出題 1 ▸
下のレコードから、文字列「space」を含む行をすべて見つけ、その行を書き写してください。大文字と小文字は区別します。

元の文書 ▸

○ ○ ○ ○ ○

環境、健康、行動から社会問題を考える環境心理学とは

環境、健康、行動から社会問題を考える環境心理学とは

「環境」の意味は幅広い

環境とは、私たち人間の周りにあるあらゆる状況のことを指します。辞書で調べると、「人間や生物の周囲にあって、意識や行動の面でそれらと何らかの相互作用をおよぼし合うもの」とあるように、非常に幅広い意味を持っています。風土や気候、周辺地域、事情、立場や境遇、雰囲気などと言い換えることもできるのです。自然や物理的なもののほかに、文化や生活スタイルにつながるものも含まれています。

個人だけでなく、集団の動きを考える

環境心理学は、人間を中心にした環境と、意識や行動の相互作用を取りあつかう学問です。心理学のなかでも、人の行動や反応・心理的な状況を、例えば数値などの客観的なものさしで表す「行動学」の側面を特に強く持っています。

○ ○ ○ ○ ○

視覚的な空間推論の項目
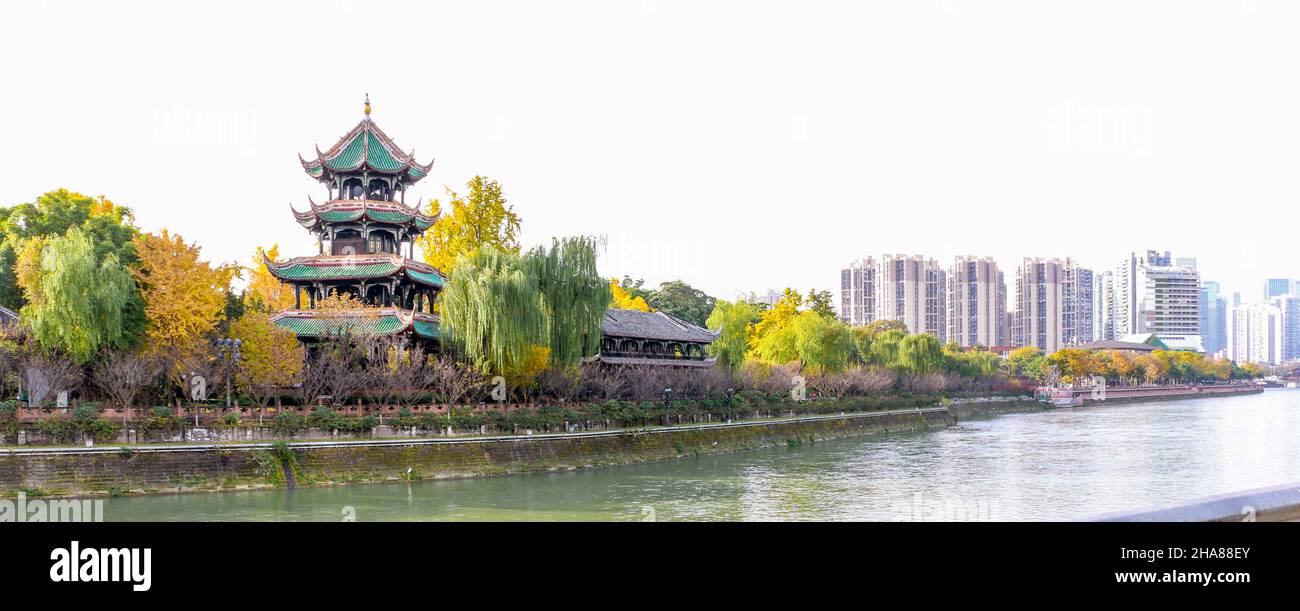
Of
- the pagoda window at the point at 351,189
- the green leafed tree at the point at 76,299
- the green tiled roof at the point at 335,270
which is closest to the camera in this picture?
the green leafed tree at the point at 76,299

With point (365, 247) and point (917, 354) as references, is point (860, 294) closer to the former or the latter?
point (917, 354)

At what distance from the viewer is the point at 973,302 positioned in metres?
128

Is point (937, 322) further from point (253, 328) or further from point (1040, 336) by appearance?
point (253, 328)

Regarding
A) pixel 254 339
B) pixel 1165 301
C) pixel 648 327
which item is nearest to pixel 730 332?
pixel 648 327

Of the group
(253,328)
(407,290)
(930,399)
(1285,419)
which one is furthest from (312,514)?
(1285,419)

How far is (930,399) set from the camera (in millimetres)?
57344

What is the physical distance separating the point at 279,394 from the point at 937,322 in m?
109

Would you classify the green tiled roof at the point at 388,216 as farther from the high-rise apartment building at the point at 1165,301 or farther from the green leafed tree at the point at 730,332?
the high-rise apartment building at the point at 1165,301

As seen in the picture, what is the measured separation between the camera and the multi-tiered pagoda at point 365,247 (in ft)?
101

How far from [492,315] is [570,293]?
10.2 feet

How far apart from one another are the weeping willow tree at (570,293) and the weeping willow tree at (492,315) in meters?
1.06

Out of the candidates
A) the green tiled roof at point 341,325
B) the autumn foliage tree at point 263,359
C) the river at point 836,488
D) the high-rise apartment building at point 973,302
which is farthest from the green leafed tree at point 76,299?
the high-rise apartment building at point 973,302

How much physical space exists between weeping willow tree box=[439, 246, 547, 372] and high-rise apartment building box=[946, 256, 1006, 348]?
10486 cm
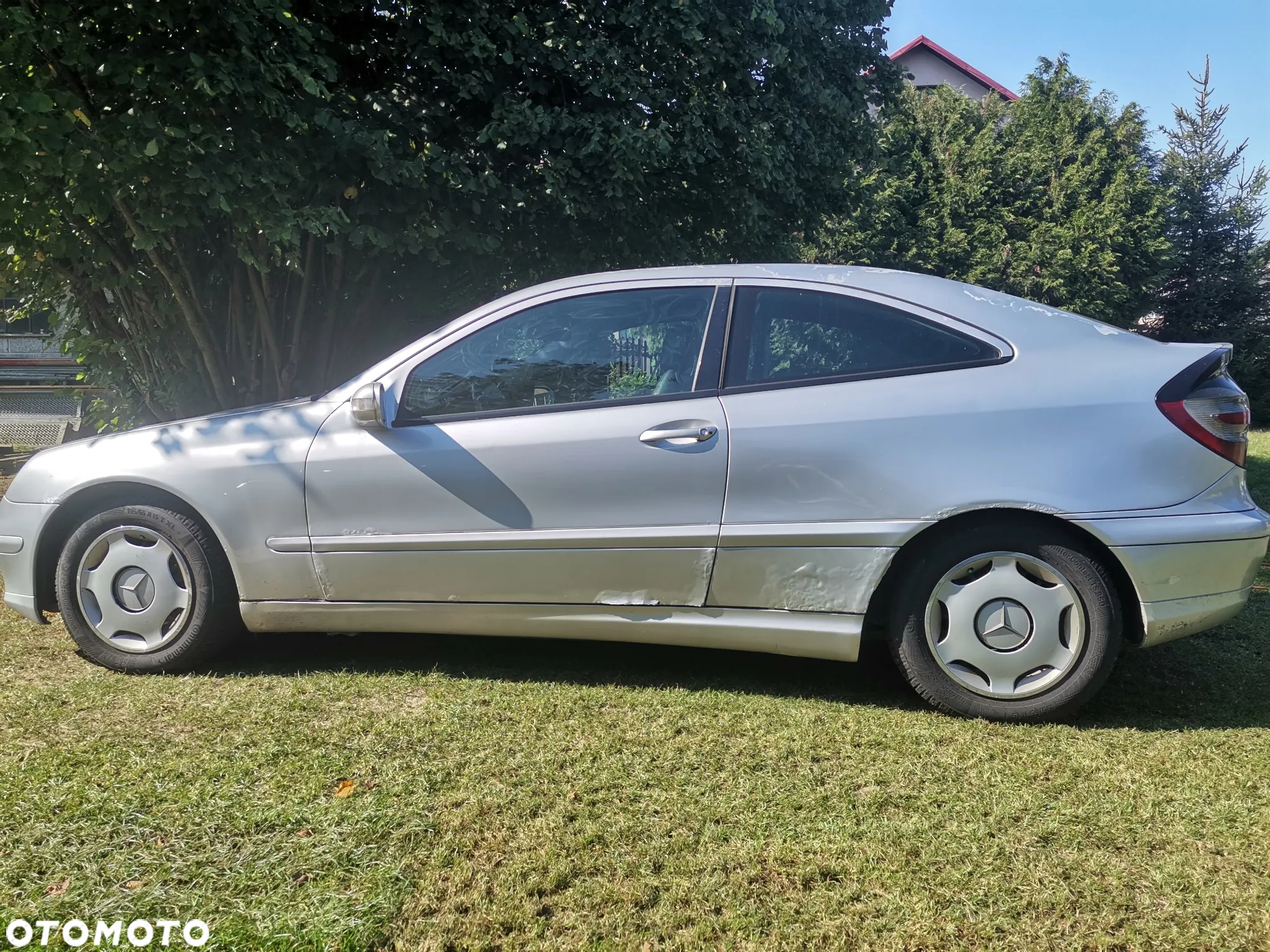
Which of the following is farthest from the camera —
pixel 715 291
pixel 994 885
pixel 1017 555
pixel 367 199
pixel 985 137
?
pixel 985 137

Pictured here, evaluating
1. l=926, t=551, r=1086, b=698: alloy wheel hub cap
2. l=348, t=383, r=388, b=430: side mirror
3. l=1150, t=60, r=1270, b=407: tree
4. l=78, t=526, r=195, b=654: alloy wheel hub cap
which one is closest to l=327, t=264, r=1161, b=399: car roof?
l=348, t=383, r=388, b=430: side mirror

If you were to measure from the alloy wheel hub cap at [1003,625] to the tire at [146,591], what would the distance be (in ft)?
9.18

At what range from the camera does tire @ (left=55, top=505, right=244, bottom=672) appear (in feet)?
12.4

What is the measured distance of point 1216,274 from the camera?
21.9 metres

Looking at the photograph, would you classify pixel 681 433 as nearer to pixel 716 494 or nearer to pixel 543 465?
pixel 716 494

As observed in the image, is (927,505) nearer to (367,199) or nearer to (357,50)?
(367,199)

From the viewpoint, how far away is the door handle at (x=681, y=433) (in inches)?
133

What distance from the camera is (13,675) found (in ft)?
12.6

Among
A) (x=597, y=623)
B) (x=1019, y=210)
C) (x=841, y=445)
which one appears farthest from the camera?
(x=1019, y=210)

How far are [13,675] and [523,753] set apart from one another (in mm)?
2286

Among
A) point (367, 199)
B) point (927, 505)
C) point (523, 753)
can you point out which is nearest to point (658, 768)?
point (523, 753)

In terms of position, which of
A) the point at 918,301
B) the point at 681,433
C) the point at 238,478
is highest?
the point at 918,301

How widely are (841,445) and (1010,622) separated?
81cm

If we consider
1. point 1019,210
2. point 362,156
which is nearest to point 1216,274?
point 1019,210
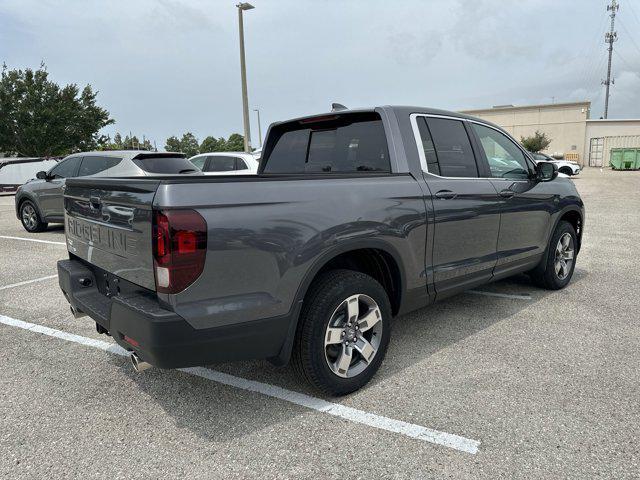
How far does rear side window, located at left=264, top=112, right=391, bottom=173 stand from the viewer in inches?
137

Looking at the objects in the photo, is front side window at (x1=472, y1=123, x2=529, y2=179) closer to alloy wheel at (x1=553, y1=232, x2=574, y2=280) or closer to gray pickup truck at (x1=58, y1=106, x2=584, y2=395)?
gray pickup truck at (x1=58, y1=106, x2=584, y2=395)

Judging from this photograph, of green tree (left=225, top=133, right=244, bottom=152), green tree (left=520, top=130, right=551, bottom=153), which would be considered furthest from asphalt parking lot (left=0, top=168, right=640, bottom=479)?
green tree (left=225, top=133, right=244, bottom=152)

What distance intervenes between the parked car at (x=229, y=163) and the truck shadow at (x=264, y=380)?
7.02 m

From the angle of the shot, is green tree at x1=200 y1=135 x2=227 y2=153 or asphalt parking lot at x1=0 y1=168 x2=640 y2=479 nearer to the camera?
asphalt parking lot at x1=0 y1=168 x2=640 y2=479

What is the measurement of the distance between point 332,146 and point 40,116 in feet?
114

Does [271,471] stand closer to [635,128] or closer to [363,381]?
[363,381]

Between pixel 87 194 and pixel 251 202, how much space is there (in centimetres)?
119

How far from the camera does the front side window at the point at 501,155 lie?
4145 millimetres

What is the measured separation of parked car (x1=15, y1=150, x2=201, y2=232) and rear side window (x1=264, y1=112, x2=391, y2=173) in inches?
191

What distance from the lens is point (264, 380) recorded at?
321 centimetres

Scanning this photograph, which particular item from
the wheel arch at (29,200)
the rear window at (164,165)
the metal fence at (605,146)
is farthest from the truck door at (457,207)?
the metal fence at (605,146)

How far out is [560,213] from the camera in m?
4.93

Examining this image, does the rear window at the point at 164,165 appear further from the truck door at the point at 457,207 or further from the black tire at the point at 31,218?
the truck door at the point at 457,207

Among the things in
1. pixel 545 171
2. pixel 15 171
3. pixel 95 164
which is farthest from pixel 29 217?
pixel 15 171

○ ○ ○ ○ ○

出題 2 ▸
上にある環境心理学についての文章を、最後の文の後から書き継いでください。

正解 1 ▸
How much physical space exists between weeping willow tree box=[439, 246, 547, 372] and high-rise apartment building box=[946, 256, 1006, 348]?
Between pixel 87 194 and pixel 251 202, how much space is there (in centimetres)?

正解 2 ▸
「行動」は英語で言うと、「behavior」ですが、環境心理学で言う行動とは、「movement」の概念も含んでいます。movementには動きや動作のほかに、政治的・社会的な運動、活動、動向、傾向などの意味があります。世の中のたくさんの人が、ある状況下で同じように行動すると、それが社会的な流れになります。環境心理学では、ある環境での個人の行動を見るだけでなく、集団としての動きも考えなければならないのです。

環境の変化から生まれる問題を考える

さらに環境心理学では、「健康」も重要なキーワードになります。健康とは、「肉体的、精神的、社会的に調和のとれたよい状態にあること」です。「環境」と「健康」にはどちらも社会的な意味合いが含まれていて、環境衛生(environmental health)という言葉にも見られるように、両者は切り離せない関係にあります。環境心理学では、ある意味、同義語と言ってもよいでしょう。
人間のさまざまな活動によって、環境は大きく変化を遂げています。そして人間は、その変化の影響を受けています。そこで生まれた問題を、「環境」「健康」「行動」の三方向から考えていくのが環境心理学の役割なのです。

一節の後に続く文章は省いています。